=== Consegna A ===
Rispondi, per favore, a queste domande sul brano dedicato a Lolita:
(i) Chi è il doppio dello scrittore Humbert?
(ii) Quale donna aveva sposato Humbert?
(iii) Come viene definito il tasso di letterarietà?

Io ti amavo. Ero un mostro pentapodo, ma ti amavo. Ero ignobile, brutale e turpido e tutto quello che vuoi, mais je t’amais! E c’erano momenti in cui sapevo come ti sentivi, e saperlo era l’inferno, piccola mia. Bambina Lolita, coraggiosa Dolly Schiller.
La si vede trascorrere, Lolita, dalla maliziosa consapevolezza erotica alla mocciosaggine esasperante alla triste coscienza dell’inganno subito e, di nuovo, alla scaltrezza attiva dell’inganno da perpetrare con la complicità del doppio dello scrittore Humbert, il drammaturgo Quilty.
L’attrazione tra i due, alla deriva verso una parodia di incesto (in quanto il diabolico Humbert aveva programmaticamente sposato la madre di Lolita, Charlotte), non può che schiantarsi contro un duro nulla (”l’escrescenza dura, contorta, teleologica”). Nel frattempo però Nabokov ha decretato la prevalenza degli Dei della semantica sui filistei della patta ermetica così che uno dei rapporti più torbidi che si possa immaginare non conosce mai, nelle pagine di questo libro, una sconcezza, mai una turpitudine, mai una violazione oscena che sia tacciabile come insopportabile violazione delle persone. Il tasso di letterarietà è altissimo e pertanto, si deve ripetere, la narrazione di questa abiezione, enormemente, innalza Lolita e la consegna a futura memoria.

=== Materiali dell'esercizio ===
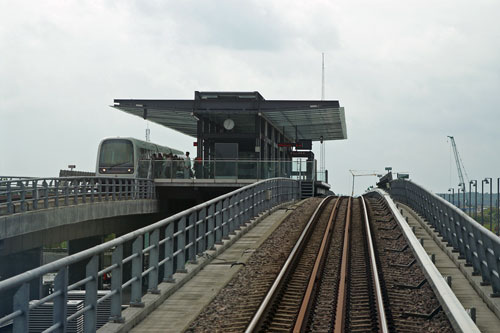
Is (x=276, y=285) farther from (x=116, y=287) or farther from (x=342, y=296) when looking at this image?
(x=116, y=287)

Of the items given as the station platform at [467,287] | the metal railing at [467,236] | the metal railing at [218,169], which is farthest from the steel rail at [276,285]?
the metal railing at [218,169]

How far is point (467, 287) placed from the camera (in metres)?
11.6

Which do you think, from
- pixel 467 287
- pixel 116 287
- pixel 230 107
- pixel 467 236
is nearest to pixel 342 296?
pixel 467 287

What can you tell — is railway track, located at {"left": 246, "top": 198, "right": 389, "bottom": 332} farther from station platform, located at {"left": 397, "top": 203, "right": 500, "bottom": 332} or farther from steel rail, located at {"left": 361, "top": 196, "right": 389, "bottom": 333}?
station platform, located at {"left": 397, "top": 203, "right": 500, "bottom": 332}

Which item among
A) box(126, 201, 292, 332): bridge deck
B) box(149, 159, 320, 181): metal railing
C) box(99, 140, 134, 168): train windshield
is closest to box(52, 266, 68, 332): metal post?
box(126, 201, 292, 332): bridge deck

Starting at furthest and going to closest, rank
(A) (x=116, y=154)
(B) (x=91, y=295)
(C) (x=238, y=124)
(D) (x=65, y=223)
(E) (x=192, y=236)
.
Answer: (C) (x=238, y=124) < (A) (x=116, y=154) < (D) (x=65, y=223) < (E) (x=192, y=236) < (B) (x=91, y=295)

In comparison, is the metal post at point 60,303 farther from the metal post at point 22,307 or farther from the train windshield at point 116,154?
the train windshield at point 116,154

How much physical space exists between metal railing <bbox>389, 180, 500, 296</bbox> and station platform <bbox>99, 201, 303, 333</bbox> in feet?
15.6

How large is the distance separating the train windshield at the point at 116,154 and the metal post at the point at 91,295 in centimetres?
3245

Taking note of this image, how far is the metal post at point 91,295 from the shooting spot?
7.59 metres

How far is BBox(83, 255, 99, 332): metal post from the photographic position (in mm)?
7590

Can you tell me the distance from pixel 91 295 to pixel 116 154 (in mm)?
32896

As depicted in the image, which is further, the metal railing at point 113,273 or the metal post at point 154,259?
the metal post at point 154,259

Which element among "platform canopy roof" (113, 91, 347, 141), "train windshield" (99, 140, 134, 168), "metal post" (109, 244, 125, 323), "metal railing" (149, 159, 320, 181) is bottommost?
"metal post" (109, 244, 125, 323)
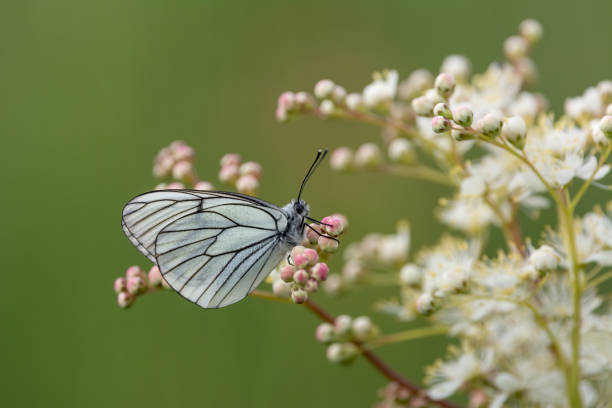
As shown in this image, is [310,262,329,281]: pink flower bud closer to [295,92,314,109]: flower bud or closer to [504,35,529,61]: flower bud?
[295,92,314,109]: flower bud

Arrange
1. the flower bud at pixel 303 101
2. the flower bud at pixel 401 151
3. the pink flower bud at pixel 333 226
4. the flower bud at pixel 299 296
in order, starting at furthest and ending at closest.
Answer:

* * *

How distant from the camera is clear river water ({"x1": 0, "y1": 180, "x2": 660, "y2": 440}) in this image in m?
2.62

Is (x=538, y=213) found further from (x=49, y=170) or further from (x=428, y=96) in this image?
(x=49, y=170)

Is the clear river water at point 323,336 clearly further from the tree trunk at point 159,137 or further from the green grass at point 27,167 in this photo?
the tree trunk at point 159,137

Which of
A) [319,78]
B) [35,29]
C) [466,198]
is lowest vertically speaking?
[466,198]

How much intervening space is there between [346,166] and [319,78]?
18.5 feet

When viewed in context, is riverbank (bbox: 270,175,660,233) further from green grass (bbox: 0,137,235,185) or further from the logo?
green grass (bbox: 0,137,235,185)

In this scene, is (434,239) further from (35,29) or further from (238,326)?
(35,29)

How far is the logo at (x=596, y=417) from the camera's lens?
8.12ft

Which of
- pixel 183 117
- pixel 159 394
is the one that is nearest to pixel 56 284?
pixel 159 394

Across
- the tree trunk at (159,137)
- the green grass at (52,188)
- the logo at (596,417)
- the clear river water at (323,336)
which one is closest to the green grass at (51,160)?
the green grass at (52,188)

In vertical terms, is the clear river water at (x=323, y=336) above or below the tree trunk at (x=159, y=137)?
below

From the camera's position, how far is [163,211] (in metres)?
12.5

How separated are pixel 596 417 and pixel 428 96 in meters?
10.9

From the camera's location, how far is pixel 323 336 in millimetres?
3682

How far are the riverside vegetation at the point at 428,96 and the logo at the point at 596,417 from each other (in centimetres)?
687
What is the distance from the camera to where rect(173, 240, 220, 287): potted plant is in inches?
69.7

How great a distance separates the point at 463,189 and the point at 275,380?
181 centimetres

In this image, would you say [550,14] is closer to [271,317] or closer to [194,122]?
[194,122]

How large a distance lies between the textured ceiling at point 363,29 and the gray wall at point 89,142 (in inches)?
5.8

=== Consegna B ===
Conta le righe dei record che contengono la stringa "below". Scrivi soltanto il numero.

=== Risposta corretta A ===
(i) Il drammaturgo Quilty.
(ii) Charlotte, la madre di Lolita.
(iii) Altissimo.

=== Risposta corretta B ===
2